STUDY QUESTIONS |
1. Can you shorten the paragraph of the Cambridge Analytica piece that begins "Well, remember that panic" into a brief list that keeps its main facts?
2. Would you reproduce, word for word, the passage of the Cambridge Analytica piece that starts at the words "Back then I" and stops after "mongoloid-voodoo brainwashing technologies."?

TEXT EXCERPT |
○ ○ ○ ○ ○

How the Cambridge Analytica sausage was made
Cambridge Analytica wasn’t something new and radically different. It was just another shitty western company selling over-hyped digital counterinsurgency solutions to private and government clients.
Modesty is a virtue and all that, but boy does it hurt to be so consistently right. What’s the latest?
Well, remember that panic about Cambridge Analytica? Back in 2018, we were told that this shady UK data firm used a totally unprecedented psychological influence weapon to elect Donald Trump, push through Brexit, and lay waste to global democracy — all with the help of “the Russians.” This scandal played out for months, years even — and it launched the careers of a pink-haired fabulist “whistleblower” and a total crank journalist from the Guardian. The pair helped convince everyone that Cambridge Analytica was the most dangerous company in the world. How could democracy function when we’re just puppets in the hands of these Russia-backed shadowy techno-manipulators?
Back then I criticized this Cambridge Analytica craze as completely ahistorical. And I saw the support that this conspiracy theory enjoyed in establishment political circles as yet another example of people desperately wanting to shift blame for domestic political problems (Trump, Brexit) onto something external and foreign — in this case, it’s all because of shifty Russians and their supposedly mongoloid-voodoo brainwashing technologies.

○ ○ ○ ○ ○

INPUT DATA |
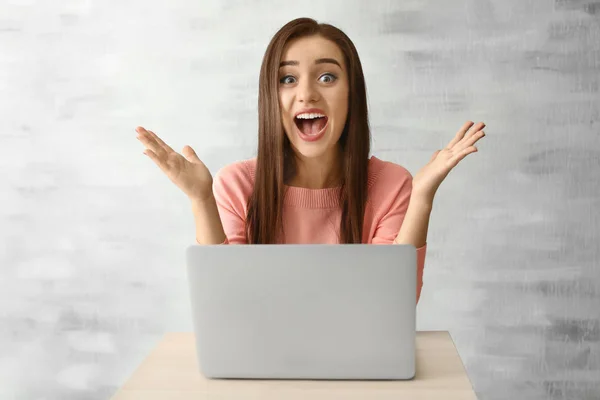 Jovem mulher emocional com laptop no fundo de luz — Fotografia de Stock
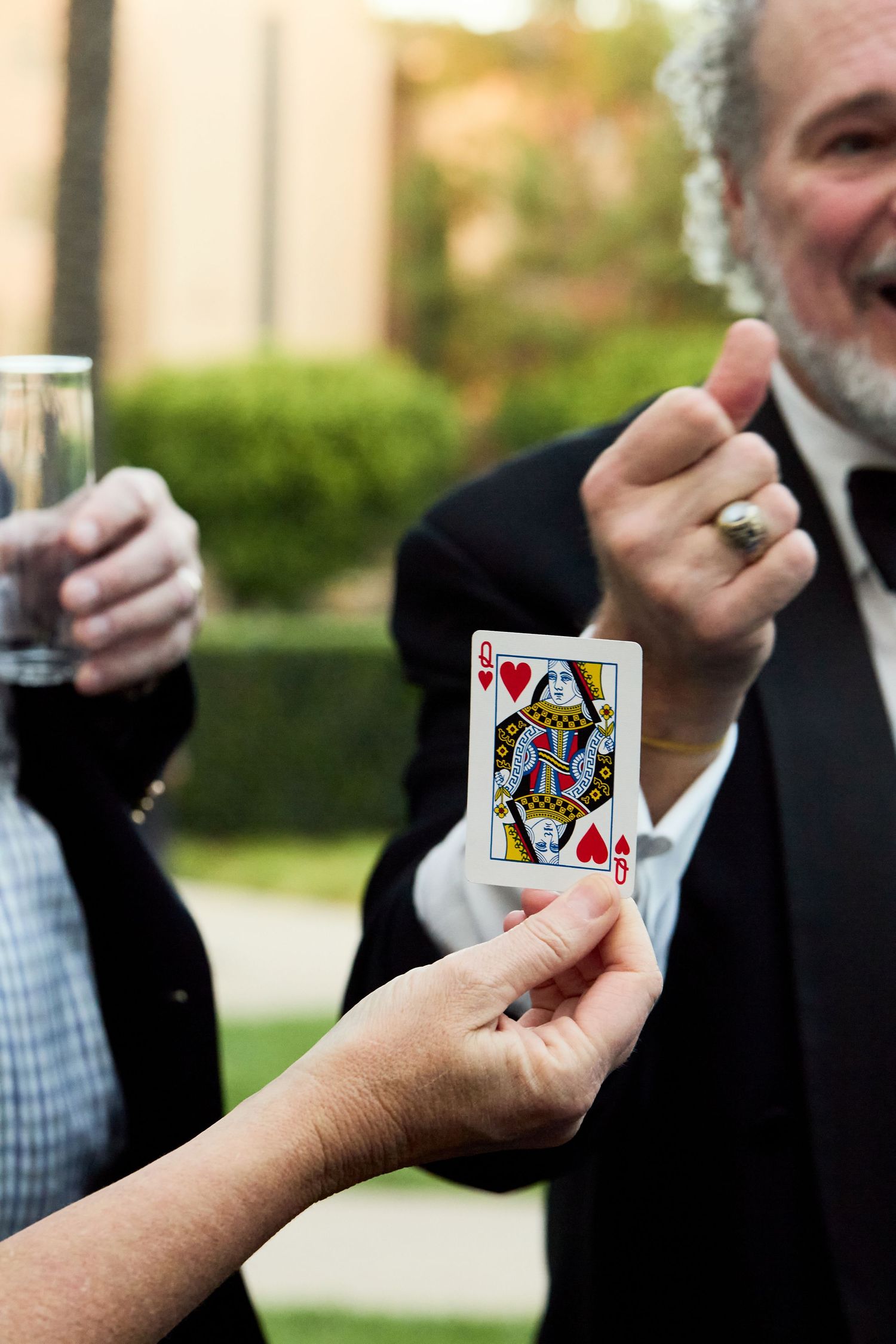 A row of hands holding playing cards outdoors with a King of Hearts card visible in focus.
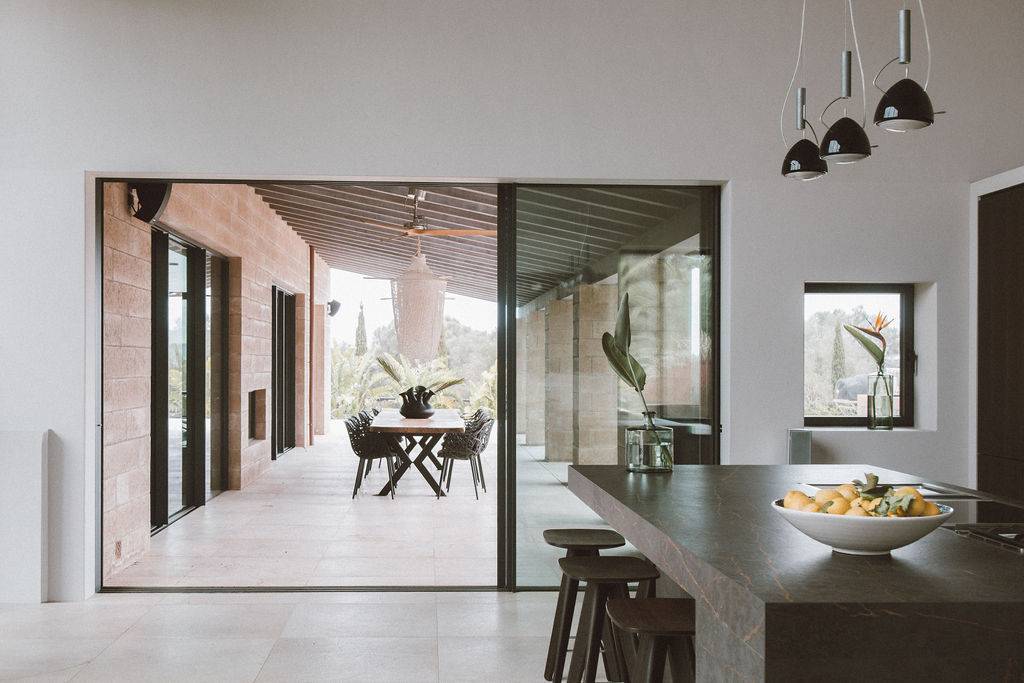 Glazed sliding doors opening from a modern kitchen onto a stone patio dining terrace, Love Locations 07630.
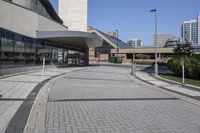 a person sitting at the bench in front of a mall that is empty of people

○ ○ ○ ○ ○

SOLUTION LIST |
1.
- In 2018, the public was told that Cambridge Analytica, a shady UK data firm, used an unprecedented psychological influence weapon to elect Donald Trump, push through Brexit, and wreck global democracy, with help from "the Russians."
- The scandal ran for months, even years.
- It launched the careers of a pink-haired "whistleblower," whom the writer calls a fabulist, and a Guardian journalist the writer calls a crank.
- The two convinced everyone that Cambridge Analytica was the world's most dangerous company.
- The paragraph asks how democracy could function if people are puppets of Russia-backed techno-manipulators.

2.
Back then I criticized this Cambridge Analytica craze as completely ahistorical. And I saw the support that this conspiracy theory enjoyed in establishment political circles as yet another example of people desperately wanting to shift blame for domestic political problems (Trump, Brexit) onto something external and foreign — in this case, it’s all because of shifty Russians and their supposedly mongoloid-voodoo brainwashing technologies.